ザ・ロング・アンド・ワインディング・ロード
このごろ、英語をスキルやツールとしてではなく、こころを伝える「うた」として扱いという思うようになった。
言葉をただの農耕具や工具あつかいするのはつまらない。
言葉は、「いのち」であり、「ひかり」だ。
ビジネス英語や工業英語が仕事のほとんどだが、言葉の「いのち」を損なうわが翻訳業界のやり方は気にくわない。
まともな翻訳者や制作者はことばの「いのち」を生かすことを何よりも大事にするが、他業種から入ってきた自称「商売」人たちにはこの論理は通用しない。
「ものづくり」をしたわけでもなく、ただ主流のビジネスからあぶれたという理由で、営業の楽な翻訳業界に流れ込む。
これはほんとうはまずいわけだが、営業としては翻訳業界は、一般社会の作家業に近いいちづけらしい。
つまり、どん詰まり。
どん詰まりに生きているわれら翻訳者は、かれらからみれば、どぶに浮かぶミジンコやボウフラである。
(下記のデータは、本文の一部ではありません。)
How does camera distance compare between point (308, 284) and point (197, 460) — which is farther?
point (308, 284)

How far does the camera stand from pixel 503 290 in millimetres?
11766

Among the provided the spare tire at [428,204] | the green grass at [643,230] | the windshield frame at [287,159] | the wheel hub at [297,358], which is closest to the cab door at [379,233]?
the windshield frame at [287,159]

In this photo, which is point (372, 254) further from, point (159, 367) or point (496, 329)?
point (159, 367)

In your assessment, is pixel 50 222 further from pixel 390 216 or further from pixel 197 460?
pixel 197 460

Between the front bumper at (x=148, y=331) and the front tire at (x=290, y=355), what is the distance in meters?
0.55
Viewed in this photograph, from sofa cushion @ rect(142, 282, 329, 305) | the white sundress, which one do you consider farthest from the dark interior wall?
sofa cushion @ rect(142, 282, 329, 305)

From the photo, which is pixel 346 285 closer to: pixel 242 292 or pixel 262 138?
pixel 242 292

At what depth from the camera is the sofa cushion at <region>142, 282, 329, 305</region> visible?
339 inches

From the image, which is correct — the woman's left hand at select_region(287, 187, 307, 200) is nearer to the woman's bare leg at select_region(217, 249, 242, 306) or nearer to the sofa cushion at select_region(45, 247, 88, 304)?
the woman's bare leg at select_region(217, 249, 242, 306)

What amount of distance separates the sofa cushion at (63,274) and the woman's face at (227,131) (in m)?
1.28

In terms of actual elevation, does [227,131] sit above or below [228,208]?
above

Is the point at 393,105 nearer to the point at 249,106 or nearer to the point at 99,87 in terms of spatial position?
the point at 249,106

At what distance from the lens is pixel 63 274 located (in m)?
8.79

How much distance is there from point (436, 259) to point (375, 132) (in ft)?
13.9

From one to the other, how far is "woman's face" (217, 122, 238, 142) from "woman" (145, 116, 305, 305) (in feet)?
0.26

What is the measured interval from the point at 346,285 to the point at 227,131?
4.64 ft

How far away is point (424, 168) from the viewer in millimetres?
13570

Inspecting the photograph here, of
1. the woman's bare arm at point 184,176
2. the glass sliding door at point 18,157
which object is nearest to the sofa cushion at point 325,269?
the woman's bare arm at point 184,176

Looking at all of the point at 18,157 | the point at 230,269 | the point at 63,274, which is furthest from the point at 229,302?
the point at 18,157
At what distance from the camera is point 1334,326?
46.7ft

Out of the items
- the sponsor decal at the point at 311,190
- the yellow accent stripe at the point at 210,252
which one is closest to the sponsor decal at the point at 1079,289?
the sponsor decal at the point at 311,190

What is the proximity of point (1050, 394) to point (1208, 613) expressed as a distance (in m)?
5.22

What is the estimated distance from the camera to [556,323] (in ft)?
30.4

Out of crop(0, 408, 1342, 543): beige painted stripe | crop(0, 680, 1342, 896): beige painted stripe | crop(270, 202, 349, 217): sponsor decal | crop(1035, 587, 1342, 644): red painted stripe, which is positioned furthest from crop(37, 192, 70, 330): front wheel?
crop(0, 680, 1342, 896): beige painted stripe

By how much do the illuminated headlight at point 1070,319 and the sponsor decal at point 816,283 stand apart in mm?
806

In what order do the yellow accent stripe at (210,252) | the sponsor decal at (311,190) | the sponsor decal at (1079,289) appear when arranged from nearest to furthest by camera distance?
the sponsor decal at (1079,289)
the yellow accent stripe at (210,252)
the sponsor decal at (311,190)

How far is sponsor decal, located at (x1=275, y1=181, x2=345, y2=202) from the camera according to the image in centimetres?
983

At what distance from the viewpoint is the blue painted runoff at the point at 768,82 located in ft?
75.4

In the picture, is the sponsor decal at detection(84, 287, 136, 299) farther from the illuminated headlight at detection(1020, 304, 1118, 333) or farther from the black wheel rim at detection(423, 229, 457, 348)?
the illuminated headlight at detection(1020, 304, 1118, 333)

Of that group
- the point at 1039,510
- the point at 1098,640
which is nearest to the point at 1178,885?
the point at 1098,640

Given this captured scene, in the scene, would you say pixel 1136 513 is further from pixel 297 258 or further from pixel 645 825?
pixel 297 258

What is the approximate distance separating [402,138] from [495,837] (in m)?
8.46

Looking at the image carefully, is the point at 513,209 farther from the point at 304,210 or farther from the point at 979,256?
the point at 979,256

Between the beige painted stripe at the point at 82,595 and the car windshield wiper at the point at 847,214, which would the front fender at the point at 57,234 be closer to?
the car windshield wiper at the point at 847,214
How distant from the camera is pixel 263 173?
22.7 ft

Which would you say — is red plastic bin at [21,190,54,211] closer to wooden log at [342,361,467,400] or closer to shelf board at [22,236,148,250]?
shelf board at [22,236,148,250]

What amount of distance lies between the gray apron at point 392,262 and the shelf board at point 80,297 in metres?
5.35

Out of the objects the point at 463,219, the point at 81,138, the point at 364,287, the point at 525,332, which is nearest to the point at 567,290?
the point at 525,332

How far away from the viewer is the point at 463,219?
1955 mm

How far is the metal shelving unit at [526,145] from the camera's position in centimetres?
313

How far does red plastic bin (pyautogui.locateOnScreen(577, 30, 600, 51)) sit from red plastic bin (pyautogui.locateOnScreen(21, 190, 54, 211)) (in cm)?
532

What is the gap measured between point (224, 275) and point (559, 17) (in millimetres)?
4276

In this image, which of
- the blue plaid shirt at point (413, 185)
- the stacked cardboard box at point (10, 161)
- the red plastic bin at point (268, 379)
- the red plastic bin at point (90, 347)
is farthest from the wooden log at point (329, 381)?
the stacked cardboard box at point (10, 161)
あつかっている商品も当然、そこにうかぶ塵芥のたぐい。
プライドが高いわれら翻訳者と、行きあぐねた営業の確執はそのあたりにある。
英語の「こころ」ということを持ち出すのは、そうした不毛な確執を一蹴し、われわれと生きあぐねた人たちのあいだに橋をかけたいと願うからだ。
それは、ひどく難しい道でもある。
英語の「こころ」を知りたくて、英語の歌を聴く。
やっぱり、行き着くのはビートルズであり、レノンやポールの歌詞だ。
はじめて聞いた中学生のころよりは、中身がわかる。
英語の語法だけでなく、先人の研究のおかげで歌詞にかくされた意味も含めて。
こころは、決してわかり合えないものではない。
外国語であろうと、ことばは「いのち」を伝えてくれる。
表題は、マッカートニがビートルズ時代に作った曲。
The long and winding road
That leads to your door
Will never disappear
直訳すると、気分はぶちこわしになるだろうが、こうなる。
長くて曲がりくねった道。君の家の戸口に続いている。
この道は決して消え去ることはない。。。。。
歌詞の意図からは直訳はずれていると思うが、直訳のほうが今の気分にはぴったりだ。
「長くて曲がりくねった道」とは、「希望」なのだと思う。